Clash of the Paradigms
So I wondered... why is it so hard to write the SQL query in Linq (or why am I so stupid not to understand the C# 3.0 spec )? And then it hit me: Linq isn't set oriented, but SQL is. At least, that's my conclusion. The group by approach is logical from a math / set oriented viewpoint, but it's an odd approach if you look at it from an imperative / functional viewpoint. In an imperative / functional executed piece of code, you want to specify what has to be done and at the end of your set of statements you arrive at your result.
I have no idea if my Group By SQL query is even possible with Linq, however possible or not, the conclusion can only be: developers using the Linq extensions to C# and VB.NET will think in an imperative way, they don't bother with the fact that they're now suppose to switch their minds into Mode.SetOriented (poke &H6EF8, &H0E to be exact), they just want to write the query as if they were writing it in C# as they actually are doing that. For the people who think Linq will therefore have a small learning curve: I'm afraid I have to disappoint you: the same problems arise as with every other O/R mapper query language: 'how do I formulate this [insert complex SQL written by a 70 year old Oracle DBA here] SQL statement in [insert O/R mapper query language constructs here]?'. That won't go away, simply because there's no 1:1 mapping between Linq and SQL.

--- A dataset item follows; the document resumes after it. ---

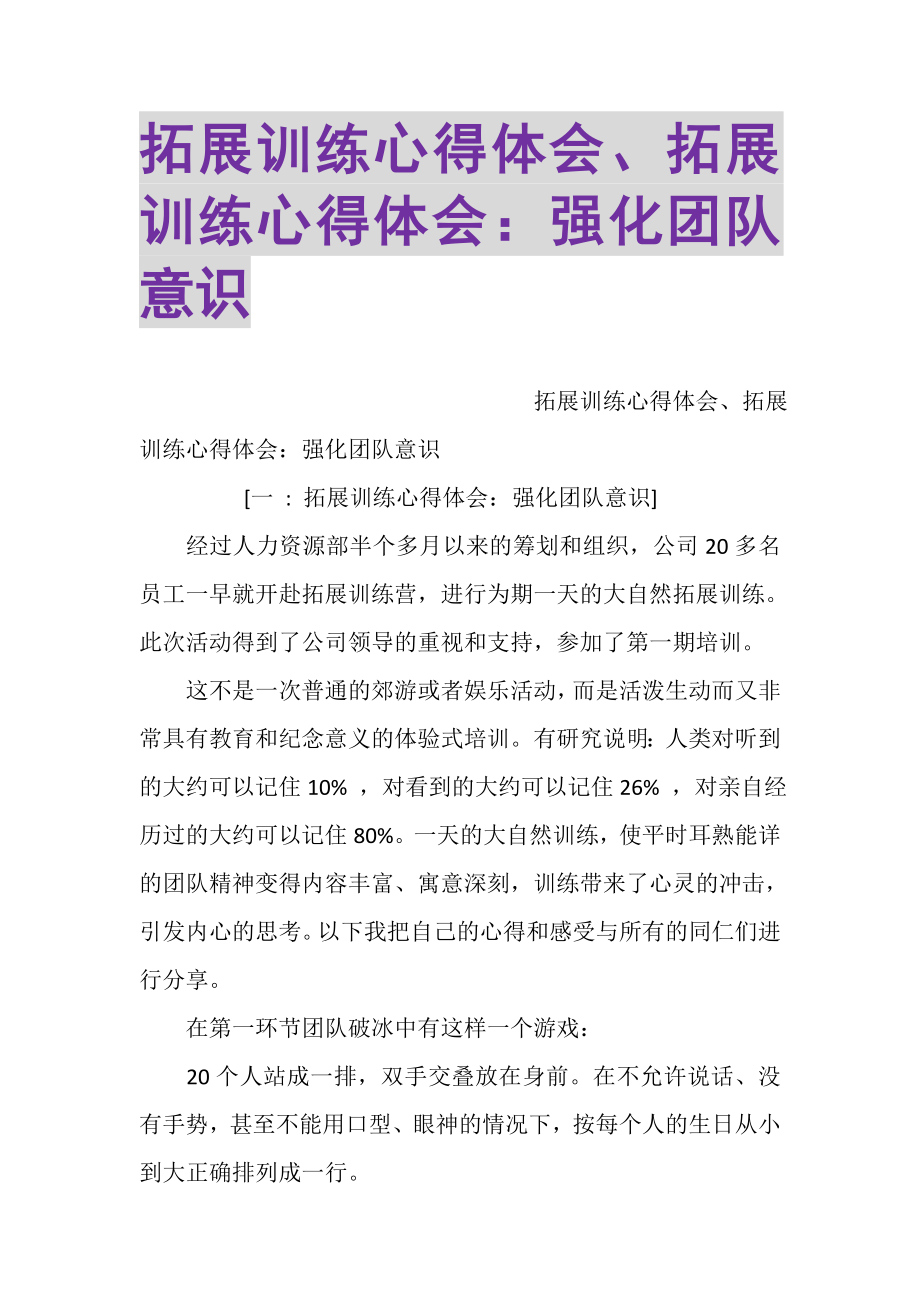 2023年拓展训练心得体会拓展训练心得体会强化团队意识.doc_第1页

So the problem then arises for me: what to do? It's not as if the query presented is one only some bloke in South East Alaska would run once a year. However it's also not the end of the world: the developer won't be able to avoid all O/R mapper constructs anyway: there will be O/R mapper specific language elements in the final Linq query or around it and all CUD (Create, Update, Delete) operations aren't even mentioned. So if a given required set of data isn't specifyable in Linq, it's likely the native O/R mapper query language constructs will offer a way to obtain the data in that form using that particular query. So the option to not support given Linq constructs isn't that big of a deal as it seems.

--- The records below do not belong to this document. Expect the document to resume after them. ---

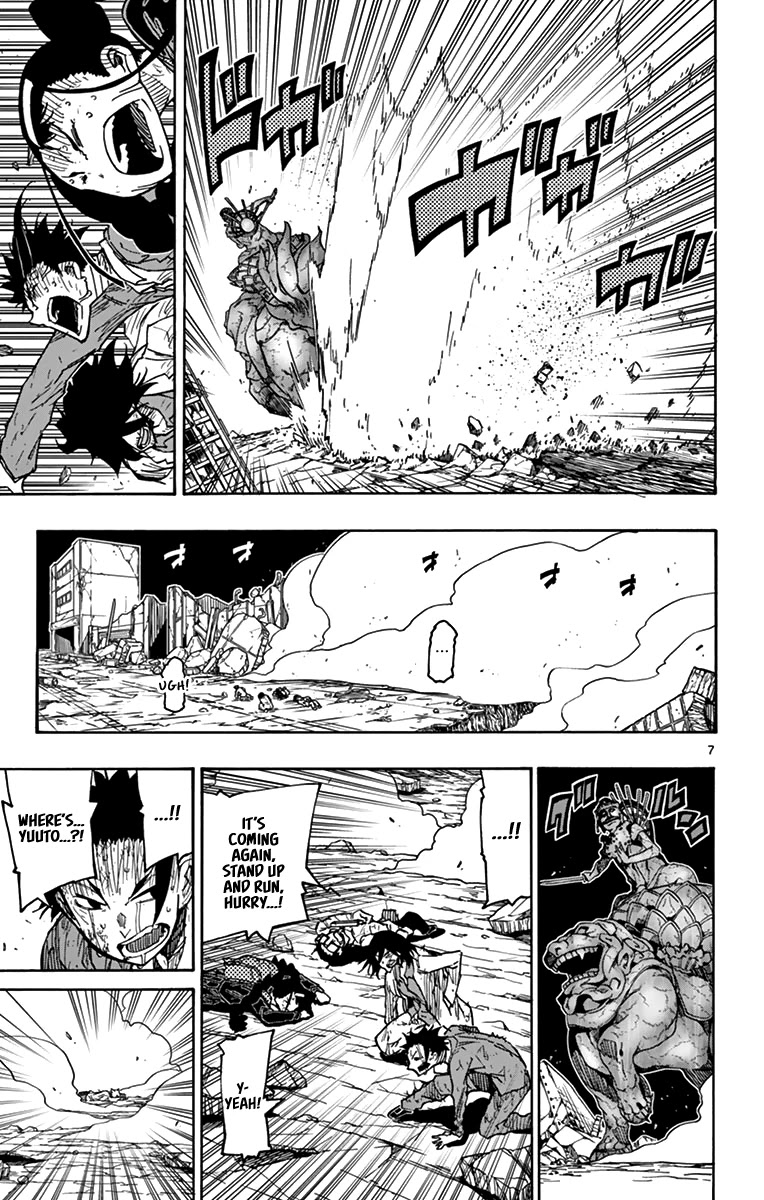 Gofun Go no Sekai Chapter 51 page 8 - Chapter 51: Butterfly Dance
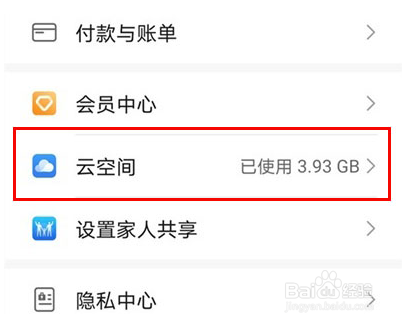 华为手机怎么关闭云空间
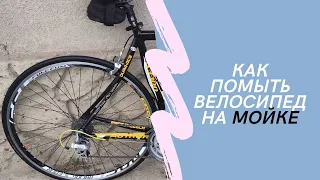 Мастер-класс для новичков: как правильно помыть велосипед на мойке. How to properly wash a bike.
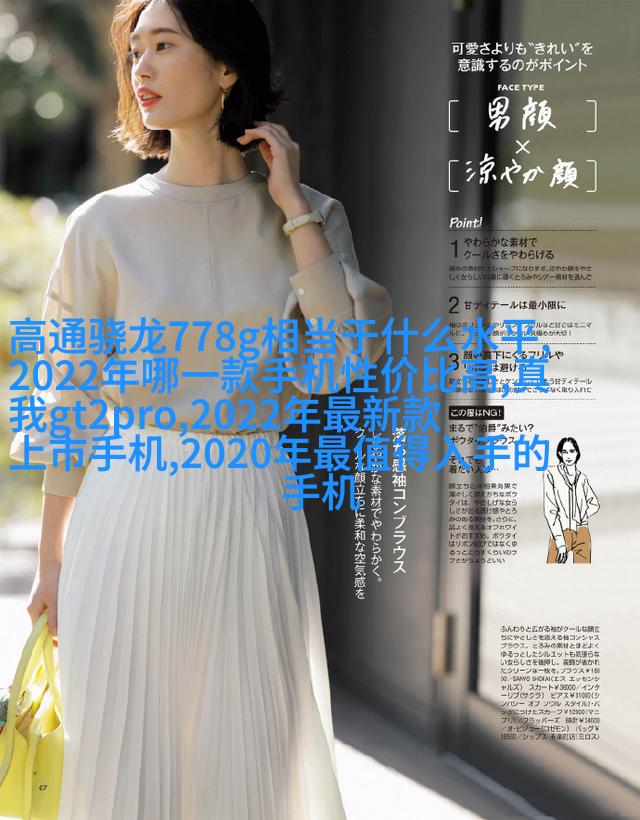  小木屋 装修效果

However, the one true reason we're doing this Linq implementation in the first place is for marketing and strategic reasons: to be able provide an upgrade path for users of Linq to Sql towards our framework and to be able to offer people who have enjoyed Linq courses or have experience with Linq a way to leverage that experience on our framework. It doesn't add any functionality, the framework already supports almost all the ways you want to fetch any data in what kind of wacky format you can think of. So the only really satisfying solution is to solve the problem of the derived tables and be able to support as much Linq queries as possible.
My initial research shows that of our supported databases only Firebird 1.5 doesn't support derived tables (even MySql does, who would have thought!). I can live with that, as there's a v2.0 for firebird which does support derived tables. The only thing I have to solve is: how do I add this to our API elegantly and also without breaking a lot of code already out there (and of course also in such a way that the amount of code to change is minimal)? This is the root aspect of maintainable software, though it's one we call can't avoid sooner or later. So my next stop is first to alter our runtime library API in such a way that the derived table specification is possible so I can formulate the Linq constructs in our own query language elements without much conversion. Because, it's of course (in theory) also possible to transform the group of nested selects into a join set with group by, after all they lead to the same result, and the nested selects actually represent a join + group by. However my head already starts to hurt when I think about that so I leave that to the set-theory junkies over at MIT.